==== RECORDS FOR THE TASK
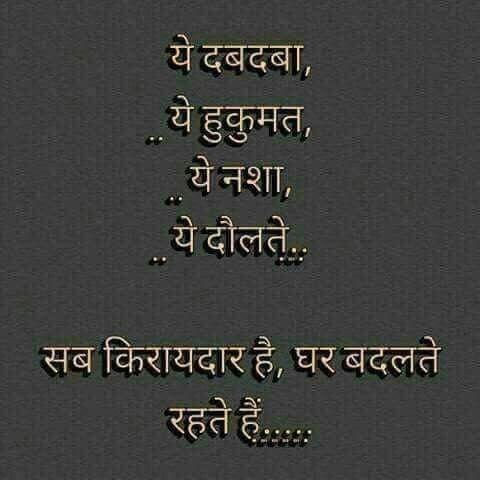 Pin By Shabana On Hindi Hindi Quotes Quotes Words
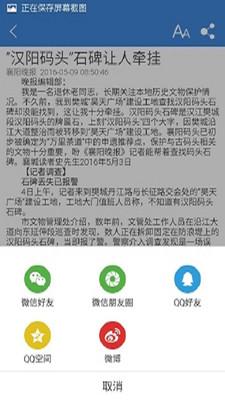 中国南漳 1.0 安卓版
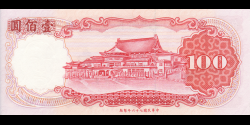 Taïwan - p1989 - 100 Yuan - 1987 - Bank of Taiwan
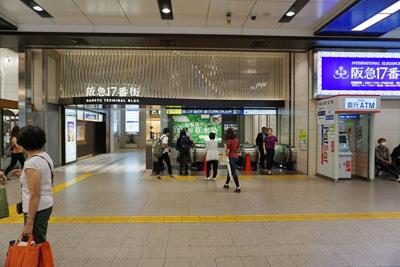 阪急大阪梅田駅からコリ研究所までその1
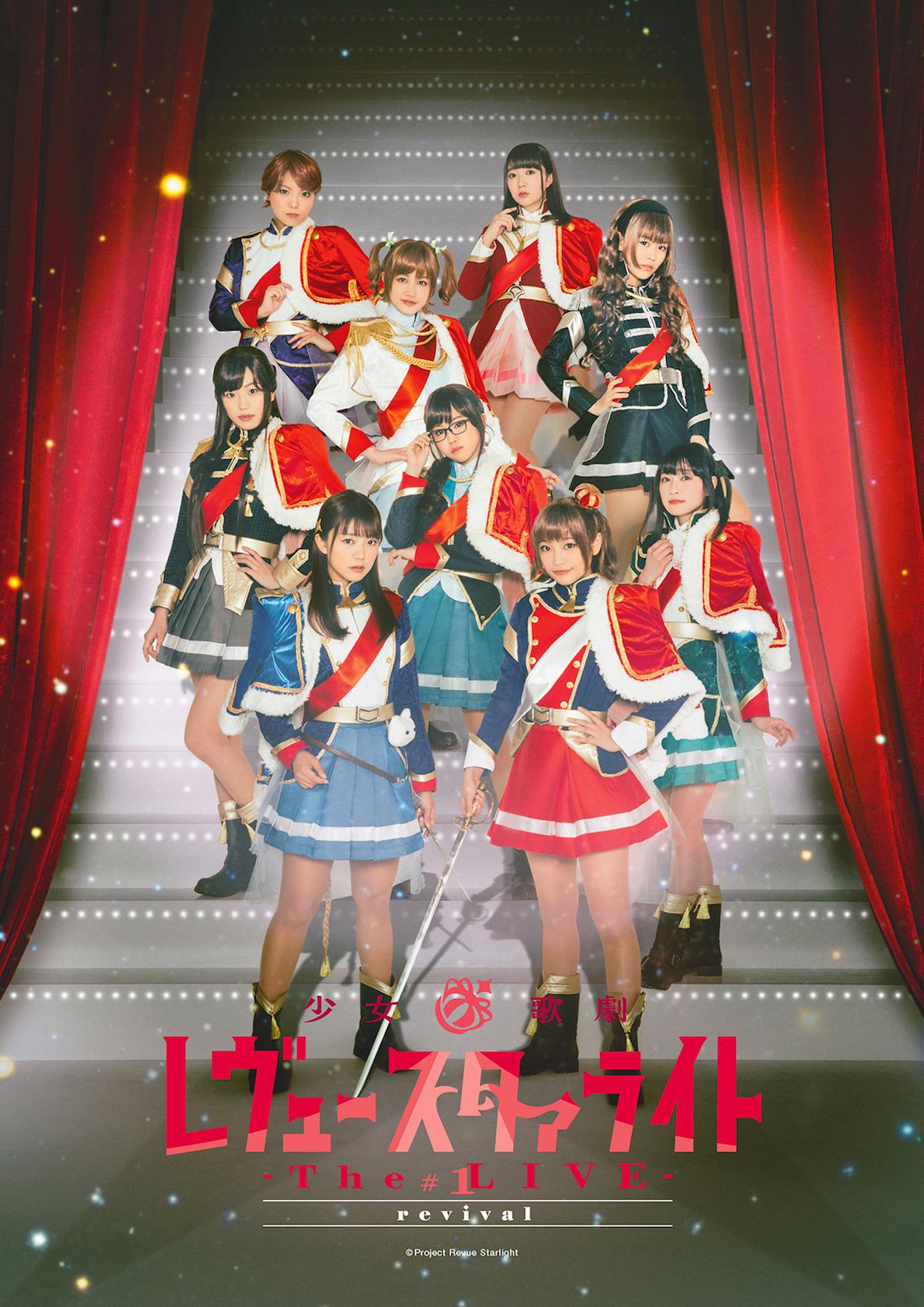 『少女☆歌劇 レヴュースタァライト ―The LIVE―』#1 revival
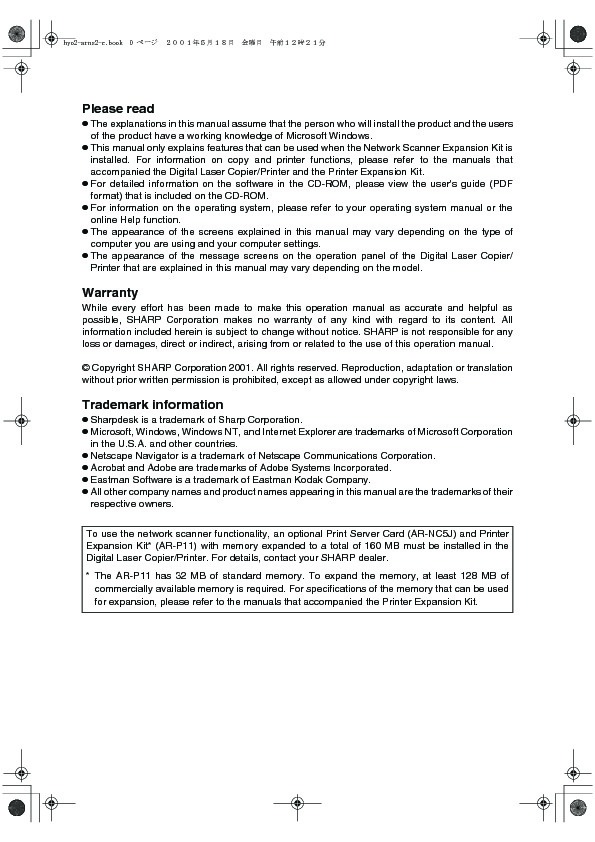 ns2 user manual various owner manual guide u2022 rh justk co Network Simulator 2 NS2 Chemical Family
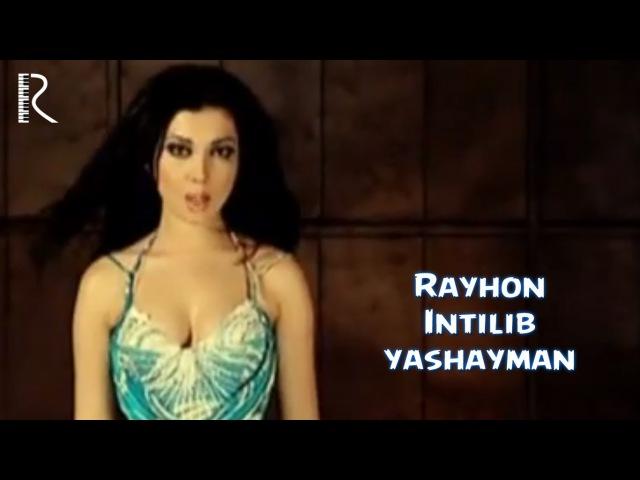 Rayhon - Intilib yashayman | Райхон - Интилиб яшайман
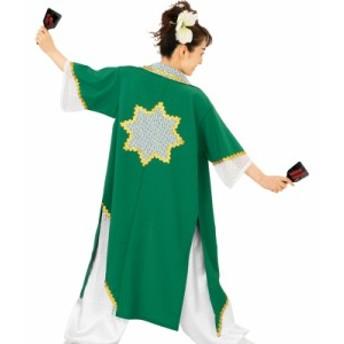 【よさこい衣装】よさこい衣装 上着のみ 緑E7071 【お祭用品/祭用品/お祭り/踊り】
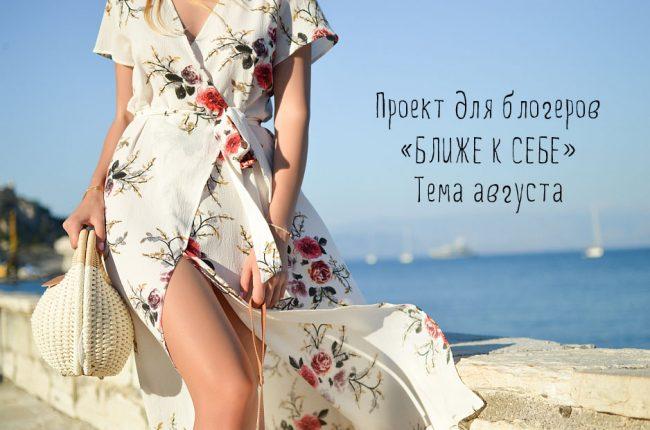 proekt-dlya-blogerov-blizhe-k-sebe-tema-avgusta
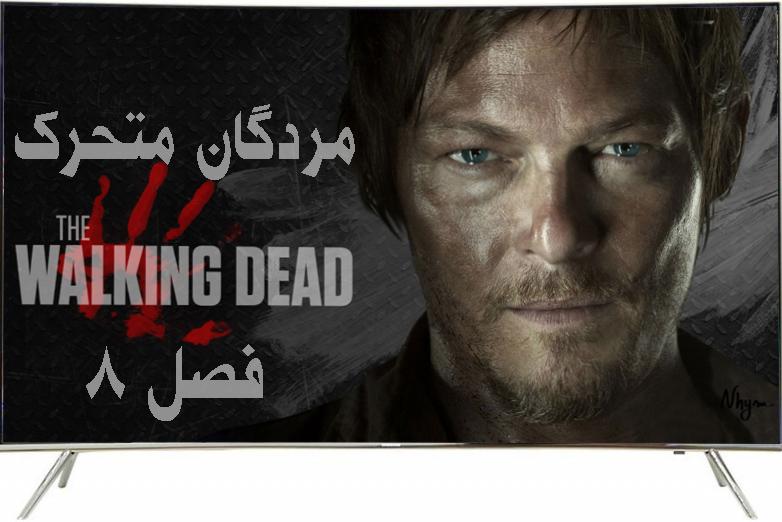 دانلود فصل 8 سریال The Walking Dead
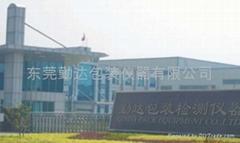 東莞勤達包裝儀器有限公司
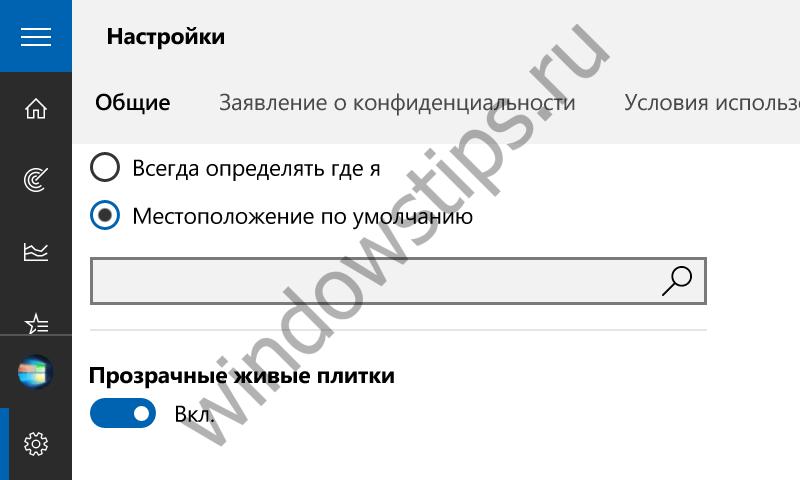 Новости о актрисах и актеров россии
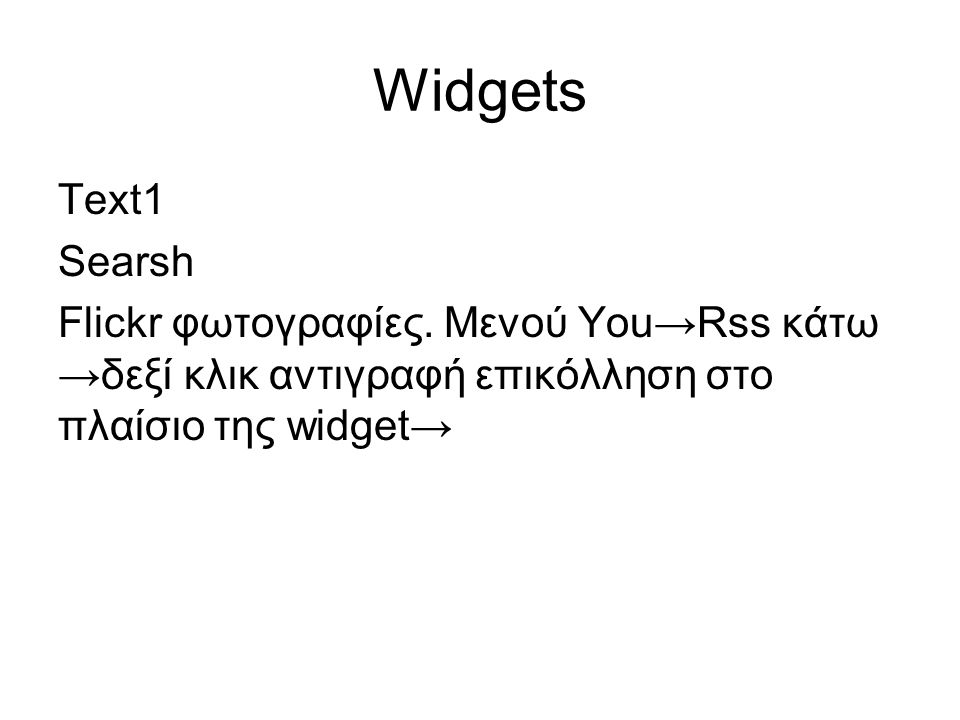 Widgets Text1 Searsh Flickr φωτογραφίες.
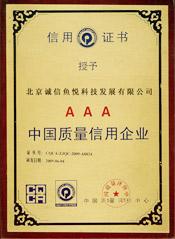 诚信鱼悦获中国质量信用单位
========
> _EXERCISE DESCRIPTION_
Give the data again exactly as it appears, but without any images.

> _SOLUTION FOR THIS TASK_
 Pin By Shabana On Hindi Hindi Quotes Quotes Words
 中国南漳 1.0 安卓版
 Taïwan - p1989 - 100 Yuan - 1987 - Bank of Taiwan
 阪急大阪梅田駅からコリ研究所までその1
 『少女☆歌劇 レヴュースタァライト ―The LIVE―』#1 revival
 ns2 user manual various owner manual guide u2022 rh justk co Network Simulator 2 NS2 Chemical Family
 Rayhon - Intilib yashayman | Райхон - Интилиб яшайман
 【よさこい衣装】よさこい衣装 上着のみ 緑E7071 【お祭用品/祭用品/お祭り/踊り】
 proekt-dlya-blogerov-blizhe-k-sebe-tema-avgusta
 دانلود فصل 8 سریال The Walking Dead
 東莞勤達包裝儀器有限公司
 Новости о актрисах и актеров россии
 Widgets Text1 Searsh Flickr φωτογραφίες.
 诚信鱼悦获中国质量信用单位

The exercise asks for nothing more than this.